# [Exercise requirements]
Write out, word for word, the part of the data that opens with the line containing "What measurable distance" and continues through the final line of the data, including both ends.
Begin Record excerpts
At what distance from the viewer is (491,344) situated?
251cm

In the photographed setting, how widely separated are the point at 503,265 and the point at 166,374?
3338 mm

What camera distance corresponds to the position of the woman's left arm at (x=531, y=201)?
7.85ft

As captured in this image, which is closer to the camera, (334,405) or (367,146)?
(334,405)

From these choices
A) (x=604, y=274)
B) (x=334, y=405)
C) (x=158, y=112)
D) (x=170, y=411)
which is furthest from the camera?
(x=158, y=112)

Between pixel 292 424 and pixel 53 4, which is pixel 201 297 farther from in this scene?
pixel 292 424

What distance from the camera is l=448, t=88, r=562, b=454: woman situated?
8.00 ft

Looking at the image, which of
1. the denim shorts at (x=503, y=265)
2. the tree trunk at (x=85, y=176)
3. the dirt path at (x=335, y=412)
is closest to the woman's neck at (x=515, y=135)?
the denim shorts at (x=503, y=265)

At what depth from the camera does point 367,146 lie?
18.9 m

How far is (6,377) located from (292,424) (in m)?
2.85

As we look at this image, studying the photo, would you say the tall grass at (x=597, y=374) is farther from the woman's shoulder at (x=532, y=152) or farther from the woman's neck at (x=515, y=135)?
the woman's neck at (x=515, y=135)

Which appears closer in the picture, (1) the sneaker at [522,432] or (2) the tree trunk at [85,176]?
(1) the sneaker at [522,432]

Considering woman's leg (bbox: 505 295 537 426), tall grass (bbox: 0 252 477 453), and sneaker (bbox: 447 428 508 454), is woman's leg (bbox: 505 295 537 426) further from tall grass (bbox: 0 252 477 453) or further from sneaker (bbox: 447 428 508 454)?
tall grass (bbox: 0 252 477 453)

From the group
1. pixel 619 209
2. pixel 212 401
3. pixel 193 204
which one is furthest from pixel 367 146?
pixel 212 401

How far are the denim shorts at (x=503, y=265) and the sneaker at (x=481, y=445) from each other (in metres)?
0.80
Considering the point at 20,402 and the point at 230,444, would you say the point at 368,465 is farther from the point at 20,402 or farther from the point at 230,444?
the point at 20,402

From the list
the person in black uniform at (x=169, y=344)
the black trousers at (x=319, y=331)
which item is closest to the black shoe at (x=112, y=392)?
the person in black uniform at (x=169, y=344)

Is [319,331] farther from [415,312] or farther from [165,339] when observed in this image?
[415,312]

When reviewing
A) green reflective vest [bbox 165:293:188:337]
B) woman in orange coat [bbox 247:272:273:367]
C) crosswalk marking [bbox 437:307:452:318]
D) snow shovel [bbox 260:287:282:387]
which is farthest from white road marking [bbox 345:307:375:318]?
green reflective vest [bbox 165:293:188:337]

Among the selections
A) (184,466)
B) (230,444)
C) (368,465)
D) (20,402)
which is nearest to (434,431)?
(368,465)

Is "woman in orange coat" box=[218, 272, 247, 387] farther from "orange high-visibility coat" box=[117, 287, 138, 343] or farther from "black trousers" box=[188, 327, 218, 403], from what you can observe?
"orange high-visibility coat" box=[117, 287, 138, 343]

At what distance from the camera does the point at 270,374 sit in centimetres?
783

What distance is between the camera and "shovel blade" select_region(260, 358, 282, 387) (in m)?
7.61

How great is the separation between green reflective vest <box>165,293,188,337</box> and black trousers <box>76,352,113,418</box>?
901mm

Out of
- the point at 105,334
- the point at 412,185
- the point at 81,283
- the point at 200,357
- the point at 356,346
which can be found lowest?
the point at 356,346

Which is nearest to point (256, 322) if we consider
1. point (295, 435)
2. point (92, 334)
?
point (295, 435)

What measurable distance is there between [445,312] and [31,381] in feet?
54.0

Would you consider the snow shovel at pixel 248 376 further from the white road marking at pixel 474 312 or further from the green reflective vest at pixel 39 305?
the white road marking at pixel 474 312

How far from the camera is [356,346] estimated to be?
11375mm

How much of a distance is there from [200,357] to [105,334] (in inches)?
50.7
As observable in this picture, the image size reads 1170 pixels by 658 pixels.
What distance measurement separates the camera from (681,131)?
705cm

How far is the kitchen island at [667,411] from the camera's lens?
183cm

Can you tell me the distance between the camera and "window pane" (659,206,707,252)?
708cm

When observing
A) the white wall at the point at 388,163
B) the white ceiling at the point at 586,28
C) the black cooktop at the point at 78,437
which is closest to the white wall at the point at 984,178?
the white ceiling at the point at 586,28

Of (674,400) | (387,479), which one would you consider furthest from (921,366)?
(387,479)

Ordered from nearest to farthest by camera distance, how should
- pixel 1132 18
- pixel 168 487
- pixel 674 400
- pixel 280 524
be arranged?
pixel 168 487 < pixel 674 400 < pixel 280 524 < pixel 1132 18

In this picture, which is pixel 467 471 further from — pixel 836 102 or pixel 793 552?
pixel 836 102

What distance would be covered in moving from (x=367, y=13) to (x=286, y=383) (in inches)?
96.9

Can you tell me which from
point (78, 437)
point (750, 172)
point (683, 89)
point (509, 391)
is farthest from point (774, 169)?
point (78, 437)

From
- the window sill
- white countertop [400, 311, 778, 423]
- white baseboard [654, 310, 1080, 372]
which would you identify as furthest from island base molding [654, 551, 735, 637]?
End Record excerpts
# [Task answer]
What measurable distance is there between [445,312] and [31,381] in feet?
54.0

Would you consider the snow shovel at pixel 248 376 further from the white road marking at pixel 474 312 or further from the green reflective vest at pixel 39 305?
the white road marking at pixel 474 312

How far from the camera is [356,346] estimated to be?
11375mm

How much of a distance is there from [200,357] to [105,334] (in inches)?
50.7
As observable in this picture, the image size reads 1170 pixels by 658 pixels.
What distance measurement separates the camera from (681,131)?
705cm

How far is the kitchen island at [667,411] from the camera's lens?
183cm

Can you tell me the distance between the camera and "window pane" (659,206,707,252)?
708cm

When observing
A) the white wall at the point at 388,163
B) the white ceiling at the point at 586,28
C) the black cooktop at the point at 78,437
which is closest to the white wall at the point at 984,178?
the white ceiling at the point at 586,28

Of (674,400) | (387,479), which one would you consider furthest from (921,366)?
(387,479)

Ordered from nearest to farthest by camera distance, how should
- pixel 1132 18
- pixel 168 487
- pixel 674 400
- pixel 280 524
be arranged?
pixel 168 487 < pixel 674 400 < pixel 280 524 < pixel 1132 18

In this picture, which is pixel 467 471 further from — pixel 836 102 or pixel 793 552?
pixel 836 102

What distance would be covered in moving from (x=367, y=13) to (x=286, y=383) (in inches)?
96.9

Can you tell me which from
point (78, 437)
point (750, 172)
point (683, 89)
point (509, 391)
is farthest from point (774, 169)?
point (78, 437)

From
- the window sill
- white countertop [400, 311, 778, 423]
- white baseboard [654, 310, 1080, 372]
which would you identify as furthest from island base molding [654, 551, 735, 637]?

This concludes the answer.